> [Description of the task] From the entries below, report only the number of lines that contain the word "scale".

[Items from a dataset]

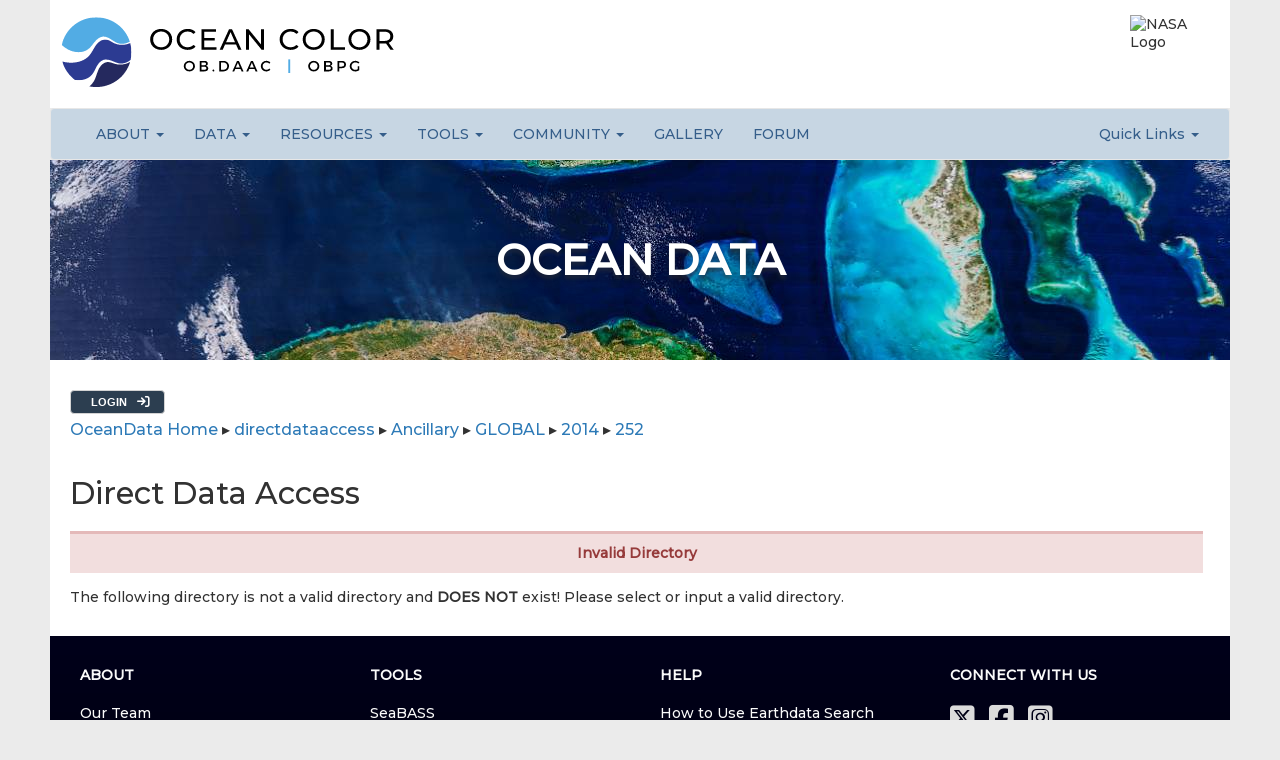

--- FILE ---
content_type: text/css
request_url: https://oceandata.sci.gsfc.nasa.gov/css/localstyle.css
body_size: 960
content:
body{
  line-height: inherit;
}
#block-search-form {
  position: absolute;
  right: 0px;
  margin-top: 0.3em;
  margin-right: 0.5em;
  z-index: 100;
}

.btn.search-home {
  background: #2c3e50;
  color: #fff;
  text-transform: uppercase;
  font-weight: bold;
  font-size: 0.9em;
  padding: .3em .8em;
  margin: 6px auto;
}
.btn.search-home:hover {
  opacity: .9;
}
#block-search-form button > span {
  text-transform: uppercase;
  font-weight: bold;
  font-size: 0.9em;
  padding: 0 .3em 0 0;
  color: white;
}
 .btn.search-home i {padding: 0 .3em 0 0;}

@media screen and (min-width: 632px) and (max-width: 899px) {
  #ocf { display: none; }
}
@media screen and (min-width: 632px) and (max-width: 825px) {
  #ig { display: none; }
}
@media screen and (max-width: 637px){
.topnav a.icon {
    float: right;
    position: absolute;
    right: 44px;
    display: block;
    font-size: 1.5em;
/*    padding: 9px 14px;*/
 }
 .btn.search-home span {display: none;}
 .btn.search-home i {padding: 0 .3em;}
}

.datatype-content {
   display: none;
}

.mission-content {
   display: none;
}


.advanced-content{
   display: none;
}

.hide-content {
      display: none;
}

.subscription-content{
   display:none;
}


--- FILE ---
content_type: text/css
request_url: https://oceandata.sci.gsfc.nasa.gov/globalassets/static/js/subscriptions/create.css
body_size: -38
content:
.ui-state-active, .ui-widget-content .ui-state-active, .ui-widget-header .ui-state-active {
   background: url("ui-bg_glass_75_e6e6e6_1x400.png") repeat-x scroll 50% 50% #e6e6e6;
}
label {
	display: inline-block;
}


--- FILE ---
content_type: application/javascript
request_url: https://oceancolor.gsfc.nasa.gov/js/random_image.js
body_size: 1981
content:

function get_feature_image_original() {



	// FETCH THE API
	let gallery_url = 'getGalleryJson.txt';

	fetch(gallery_url)
		.then((response) => response.json())
		.then((data) => select_image(data));



}



function get_feature_image() {


	let random_image = '';
	let gallery_image_base_path = '';

	const host_name = window.location.hostname;


	if (/seadas/.test(host_name)) {
		gallery_image_base_path = 'https://seadas.gsfc.nasa.gov/files/';
      random_image = 'seadas_logo_background.jpg';
	}
	else {

		gallery_image_base_path = 'https://oceancolor.gsfc.nasa.gov/images/header_images/';

		const gallery_image_array = [
			'788.jpg',
			'786.jpg',
			'785.jpg',
			'784.jpg',
			'782.jpg',
			'779.jpg',
			'777.jpg',
			'775.jpg',
			'774.jpg',
			'773.jpg',
			'765.jpg',
			'761.jpg',
			'758.jpg'
		];

		random_image = gallery_image_array[Math.floor(Math.random() * gallery_image_array.length)];

	}


	$('#background').css("background-image", "url(" + gallery_image_base_path + random_image + ")");  



}


function select_image_original(data) {


	// GENERATE A RANDOM NUMBER
	let image_id_array = [1, 2, 3];

	let random_number = image_id_array[Math.floor(Math.random() * image_id_array.length)];


	console.log(random_number);
	console.log(data.all_gallery_images[random_number].small);

	$('#background').css("background-image", "url(" + data.all_gallery_images[random_number].small + ")");

}



function select_image(data) {



	// GET THE OFFSET FROM THE URL PARAMETER
	const regex = /^.*?offset=(\d+)/gm;
	const queryString = window.location.search;
	const subst = `$1`;

	let offset = queryString.replace(regex, subst);



	// SET A DEFAULT OFFSET OF ZERO
	if (offset <= 0) {
		offset = 0;
	}



	// LOOP THROUGH THE DIVS AND SHOW THE BACKGROUND IMAGE
	for (let i = 0; i < 20; i++) {

		final_image_number = parseInt(offset) + parseInt(i);

		$('#background_' + i).css("background-image", "url(" + data.all_gallery_images[final_image_number].small + ")");
		$('#url_' + i).text(data.all_gallery_images[final_image_number].small);

	}



}




$(document).ready(function () {
	get_feature_image();
});
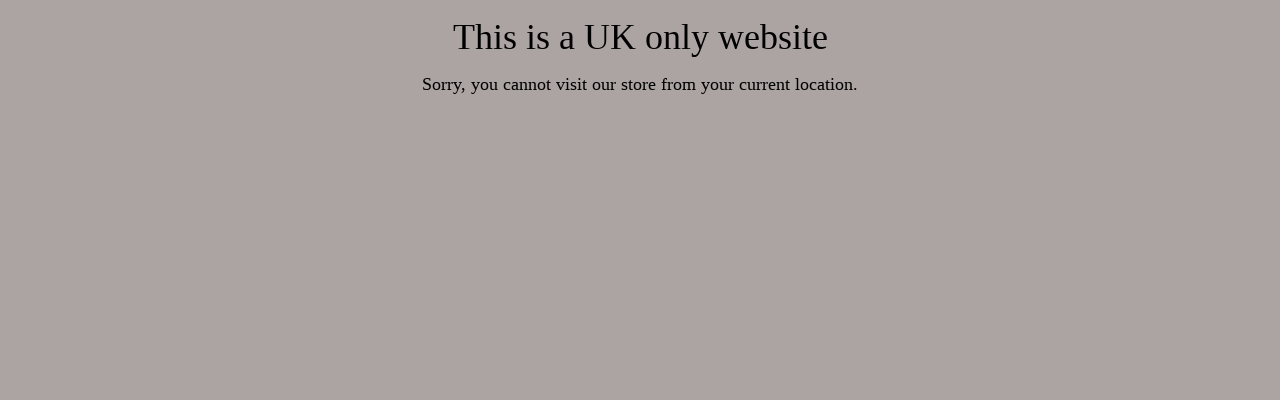

--- FILE ---
content_type: text/css
request_url: https://lornashouse.shop/cdn/shop/t/8/assets/custom.css?v=52118237219394825251725356907
body_size: -241
content:
/** Shopify CDN: Minification failed

Line 71:0 Unexpected "}"

**/
@media(max-width:575px)
{
#slidecarthq .floating-cart {
    width: 40px !important;
    height: 40px!important;
}
#slidecarthq .floating-cart.pos1 {
    top: 10px!important;
    right: 10px!important;
}
.grid__item {
    border: 1px solid#ccc!important;
    padding: 10px 10px !important;
}
  .utility-bar .grid__item {
    border: 0 !important;
}
  
.card__inner.color-scheme-2.gradient.ratio {
    height: 100% !important;
}
  .collection-hero__title {
    margin: 1.5rem 0!important;
    font-size: 24px!important;
}
  .header__heading-link .h2 {
    font-size: 20px !important;
    line-height: 25px!important;
}
  .header__icons {
    padding-right: 3.8rem !important;
}
  .header {
    padding: 0px 3rem 10px 3rem !important;
}
  .product__title h1 {
    font-size: 30px!important;
}
    margin-top: 10px;
}
.footer__content-top {
    padding-bottom: 3rem;
    padding-left: calc(2rem / var(--font-body-scale))!important;
    padding-right: calc(2rem / var(--font-body-scale))!important;
}
.article-template__title {
    font-size: 24px !important;
}
.card__information .card__heading {
    font-size: 18px!important;
}
.page-width .title--primary {
    margin: 2rem 0!important;
  font-size: 24px!important;
}
.accordion__title {
    font-size: 18px !important;
}

.scroll-trigger.animate--slide-in h2 {
    font-size: 26px!important;
}
.section-template--18112852427001__rich_text-padding {
    padding-bottom: 0px!important;
}
}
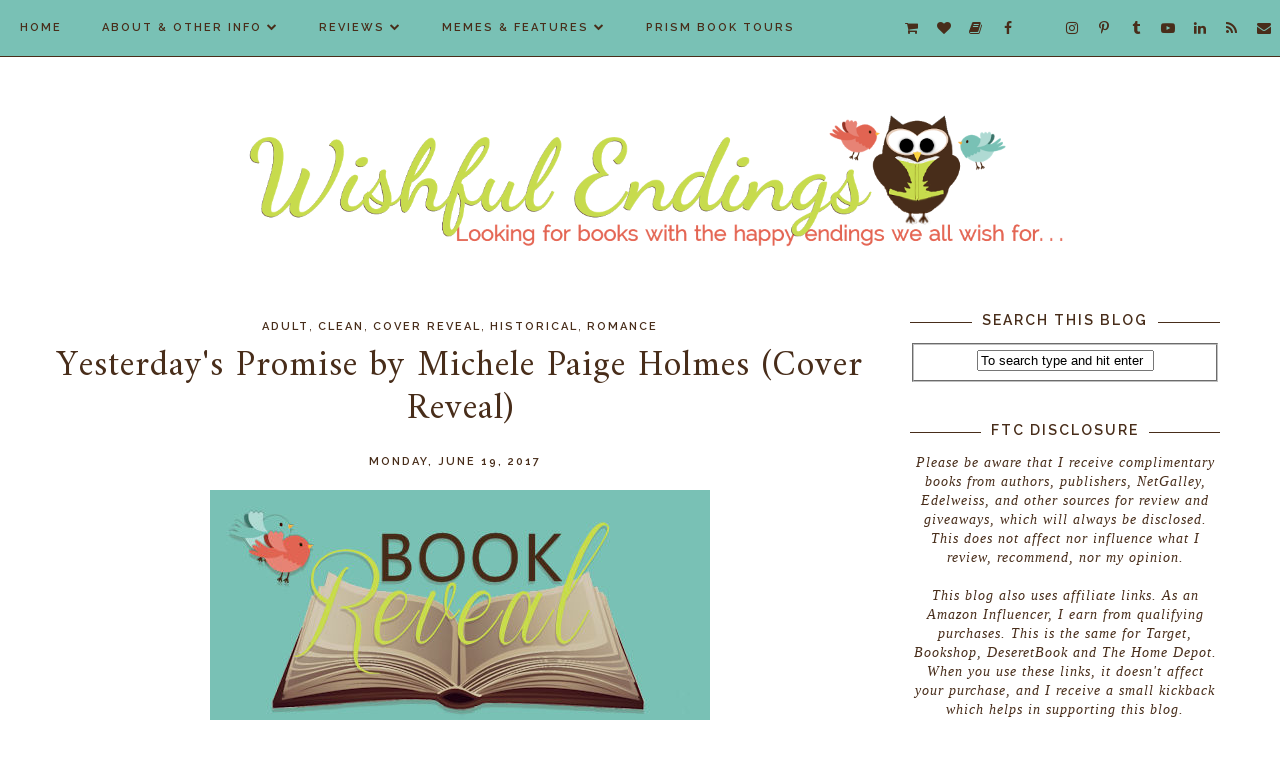

--- FILE ---
content_type: text/html; charset=UTF-8
request_url: https://www.wishfulendings.com/b/stats?style=BLACK_TRANSPARENT&timeRange=ALL_TIME&token=APq4FmBl0kwpzQaBaGjZ_Nc4S0gA_a3zpq_4i3j0HflHp7GPSx-xxzz6dNCQ5MhV70Xs0SuLJYXR0KcbgHwipSZxOr7WM2V3Kg
body_size: 26
content:
{"total":6580796,"sparklineOptions":{"backgroundColor":{"fillOpacity":0.1,"fill":"#000000"},"series":[{"areaOpacity":0.3,"color":"#202020"}]},"sparklineData":[[0,47],[1,58],[2,100],[3,73],[4,48],[5,59],[6,37],[7,42],[8,40],[9,38],[10,39],[11,100],[12,41],[13,43],[14,46],[15,73],[16,93],[17,81],[18,82],[19,72],[20,62],[21,52],[22,71],[23,59],[24,53],[25,86],[26,57],[27,34],[28,46],[29,23]],"nextTickMs":80000}

--- FILE ---
content_type: text/html; charset=utf-8
request_url: https://www.google.com/recaptcha/api2/aframe
body_size: 267
content:
<!DOCTYPE HTML><html><head><meta http-equiv="content-type" content="text/html; charset=UTF-8"></head><body><script nonce="2_UsZ738lFSOSCmgwyJrtw">/** Anti-fraud and anti-abuse applications only. See google.com/recaptcha */ try{var clients={'sodar':'https://pagead2.googlesyndication.com/pagead/sodar?'};window.addEventListener("message",function(a){try{if(a.source===window.parent){var b=JSON.parse(a.data);var c=clients[b['id']];if(c){var d=document.createElement('img');d.src=c+b['params']+'&rc='+(localStorage.getItem("rc::a")?sessionStorage.getItem("rc::b"):"");window.document.body.appendChild(d);sessionStorage.setItem("rc::e",parseInt(sessionStorage.getItem("rc::e")||0)+1);localStorage.setItem("rc::h",'1768924925653');}}}catch(b){}});window.parent.postMessage("_grecaptcha_ready", "*");}catch(b){}</script></body></html>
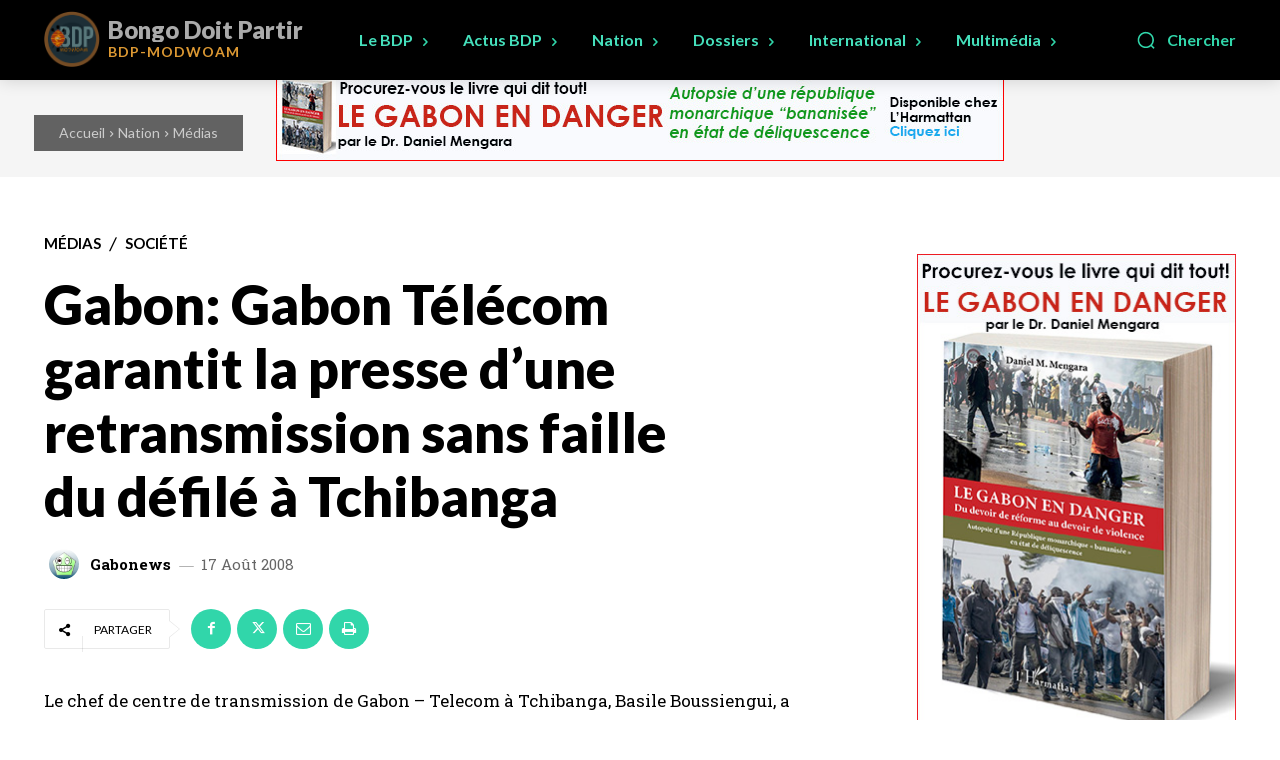

--- FILE ---
content_type: text/html; charset=utf-8
request_url: https://www.google.com/recaptcha/api2/aframe
body_size: 268
content:
<!DOCTYPE HTML><html><head><meta http-equiv="content-type" content="text/html; charset=UTF-8"></head><body><script nonce="2upV1saVZ8kATWLJfk-wBg">/** Anti-fraud and anti-abuse applications only. See google.com/recaptcha */ try{var clients={'sodar':'https://pagead2.googlesyndication.com/pagead/sodar?'};window.addEventListener("message",function(a){try{if(a.source===window.parent){var b=JSON.parse(a.data);var c=clients[b['id']];if(c){var d=document.createElement('img');d.src=c+b['params']+'&rc='+(localStorage.getItem("rc::a")?sessionStorage.getItem("rc::b"):"");window.document.body.appendChild(d);sessionStorage.setItem("rc::e",parseInt(sessionStorage.getItem("rc::e")||0)+1);localStorage.setItem("rc::h",'1766719847393');}}}catch(b){}});window.parent.postMessage("_grecaptcha_ready", "*");}catch(b){}</script></body></html>

--- FILE ---
content_type: text/javascript
request_url: https://www.bdpmodwoam.org/wp-content/plugins/nextgen-gallery/static/Lightbox/fancybox/nextgen_fancybox_init.js?ver=4.0.3
body_size: 962
content:
jQuery(function($) {
    var nextgen_fancybox_init = function() {
        var selector = nextgen_lightbox_filter_selector($, $(".ngg-fancybox"));

        window.addEventListener(
            "click",
            e => {
                let $target = $(e.target);
                if ($target.is(selector) || $target.parents('a').is(selector)) {
                    e.preventDefault();
                    $(selector).fancybox({
                        titlePosition: 'inside',
                        // Needed for twenty eleven
                        onComplete: function() {
                            $('#fancybox-wrap').css('z-index', 10000);
                        }
                    })
                    $target.trigger('click.fb');
                    
                    e.stopPropagation();
                }
            },
            true
        )
    };
    $(window).on('refreshed', nextgen_fancybox_init);
    nextgen_fancybox_init();
});
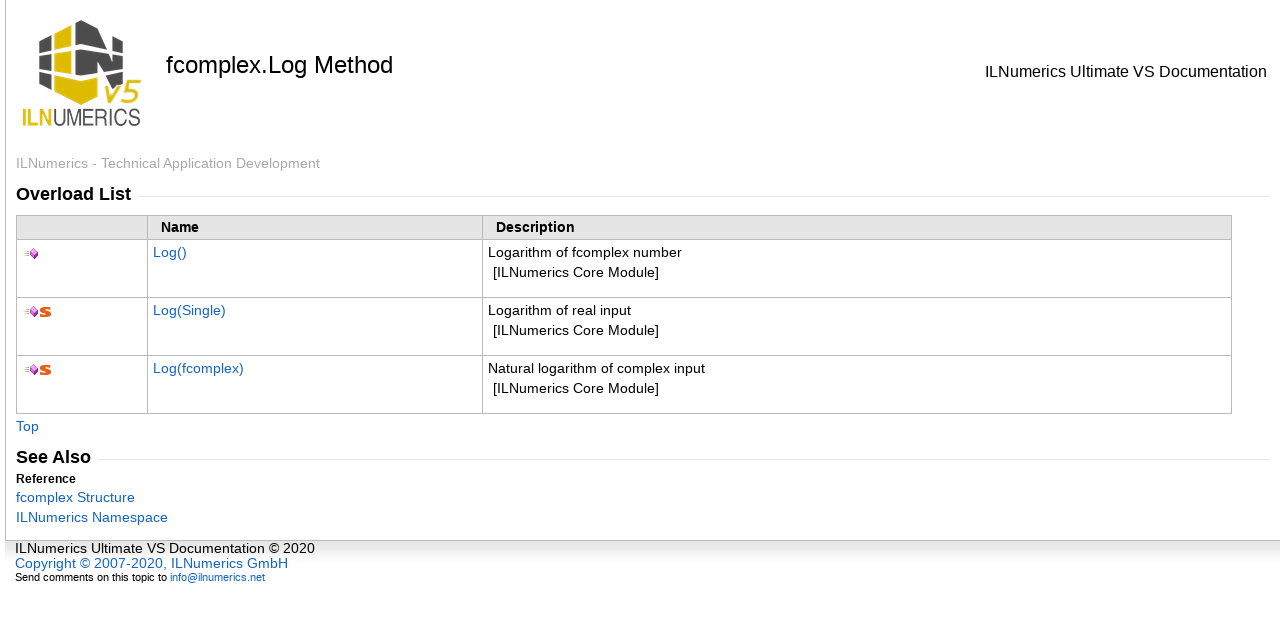

--- FILE ---
content_type: text/html; charset=utf-8
request_url: https://ilnumerics.net/apidoc/html/Overload_ILNumerics_fcomplex_Log.htm
body_size: 1740
content:
<html><head><meta http-equiv="X-UA-Compatible" content="IE=edge" /><link rel="shortcut icon" href="../icons/favicon.ico" /><style type="text/css">.OH_CodeSnippetContainerTabLeftActive, .OH_CodeSnippetContainerTabLeft,.OH_CodeSnippetContainerTabLeftDisabled { }.OH_CodeSnippetContainerTabRightActive, .OH_CodeSnippetContainerTabRight,.OH_CodeSnippetContainerTabRightDisabled { }.OH_footer { }</style><link rel="stylesheet" type="text/css" href="../styles/branding.css" /><link rel="stylesheet" type="text/css" href="../styles/branding-en-US.css" /><script type="text/javascript" src="../scripts/branding.js"> </script><meta http-equiv="Content-Type" content="text/html; charset=UTF-8" /><title>fcomplex.Log Method </title><meta name="Language" content="en-us" /><meta name="System.Keywords" content="Log method" /><meta name="System.Keywords" content="fcomplex.Log method" /><meta name="Microsoft.Help.F1" content="ILNumerics.fcomplex.Log" /><meta name="Microsoft.Help.Id" content="Overload:ILNumerics.fcomplex.Log" /><meta name="Microsoft.Help.ContentType" content="Reference" /><meta name="BrandingAware" content="true" /><meta name="container" content="ILNumerics" /><meta name="file" content="Overload_ILNumerics_fcomplex_Log" /><meta name="guid" content="Overload_ILNumerics_fcomplex_Log" /><script type="text/javascript" src="../scripts/clipboard.min.js"></script></head><body onload="OnLoad('cs')"><input type="hidden" id="userDataCache" class="userDataStyle" /><div class="OH_outerDiv"><div class="OH_outerContent"><table class="TitleTable"><tr><td class="OH_tdLogoColumn"><img alt="ILNumerics Ultimate VS" src="../icons/logo4chm.png" /></td><td class="OH_tdTitleColumn"><h1>fcomplex<span id="LSTF4CCAA4E_0"></span><script type="text/javascript">AddLanguageSpecificTextSet("LSTF4CCAA4E_0?cpp=::|nu=.");</script>Log Method </h1></td><td class="OH_tdRunningTitleColumn">ILNumerics Ultimate VS Documentation</td></tr></table><div id="mainSection"><div id="mainBody"><span class="introStyle">ILNumerics - Technical Application Development</span> <div class="OH_CollapsibleAreaRegion"><div class="OH_regiontitle">Overload List</div><div class="OH_CollapsibleArea_HrDiv"><hr class="OH_CollapsibleArea_Hr" /></div></div><div class="OH_clear"> </div><table class="members" id="overloadMembersList"><tr><th class="ps_iconColumn">
								 
							</th><th>Name</th><th>Description</th></tr><tr data="public;declared;notNetfw;"><td><img src="../icons/pubmethod.gif" alt="Public method" title="Public method" /></td><td><a href="M_ILNumerics_fcomplex_Log.htm">Log<span id="LSTF4CCAA4E_1"></span><script type="text/javascript">AddLanguageSpecificTextSet("LSTF4CCAA4E_1?cs=()|vb=|cpp=()|nu=()|fs=()");</script></a></td><td><div class="summary">
            Logarithm of fcomplex number
            <p>[ILNumerics Core Module]</p></div></td></tr><tr data="public;static;declared;notNetfw;"><td><img src="../icons/pubmethod.gif" alt="Public method" title="Public method" /><img src="../icons/static.gif" alt="Static member" title="Static member" /></td><td><a href="M_ILNumerics_fcomplex_Log_2.htm">Log(Single)</a></td><td><div class="summary">
            Logarithm of real input
            <p>[ILNumerics Core Module]</p></div></td></tr><tr data="public;static;declared;notNetfw;"><td><img src="../icons/pubmethod.gif" alt="Public method" title="Public method" /><img src="../icons/static.gif" alt="Static member" title="Static member" /></td><td><a href="M_ILNumerics_fcomplex_Log_1.htm">Log(fcomplex)</a></td><td><div class="summary">
            Natural logarithm of complex input
            <p>[ILNumerics Core Module]</p></div></td></tr></table><a href="#mainBody">Top</a><div class="OH_CollapsibleAreaRegion" id="seeAlsoSection"><div class="OH_regiontitle">See Also</div><div class="OH_CollapsibleArea_HrDiv"><hr class="OH_CollapsibleArea_Hr" /></div></div><div class="OH_clear"> </div><h4 class="subHeading">Reference</h4><div class="seeAlsoStyle"><a href="T_ILNumerics_fcomplex.htm">fcomplex Structure</a></div><div class="seeAlsoStyle"><a href="N_ILNumerics.htm">ILNumerics Namespace</a></div></div></div></div></div><div id="OH_footer" class="OH_footer">ILNumerics Ultimate VS Documentation © 2020<p><a href="https://ilnumerics.net" target="_blank">Copyright © 2007-2020, ILNumerics GmbH</a></p><div class="OH_feedbacklink">Send comments on this topic to
        <a id="HT_MailLink" href="mailto:info%40ilnumerics.net?Subject=ILNumerics%20Ultimate%20VS%20Documentation">info@ilnumerics.net</a></div>
        <script type="text/javascript">
        var HT_mailLink = document.getElementById("HT_MailLink");
        var HT_mailLinkText = HT_mailLink.innerHTML;
        HT_mailLink.href += ": " + document.title + "\u0026body=" + encodeURIComponent("Your feedback is used to improve the documentation and the product. Your e-mail address will not be used for any other purpose and is disposed of after the issue you report is resolved. While working to resolve the issue that you report, you may be contacted via e-mail to get further details or clarification on the feedback you sent. After the issue you report has been addressed, you may receive an e-mail to let you know that your feedback has been addressed.");
        HT_mailLink.innerHTML = HT_mailLinkText;
        </script> </div></body></html>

> [Solution to this task] 2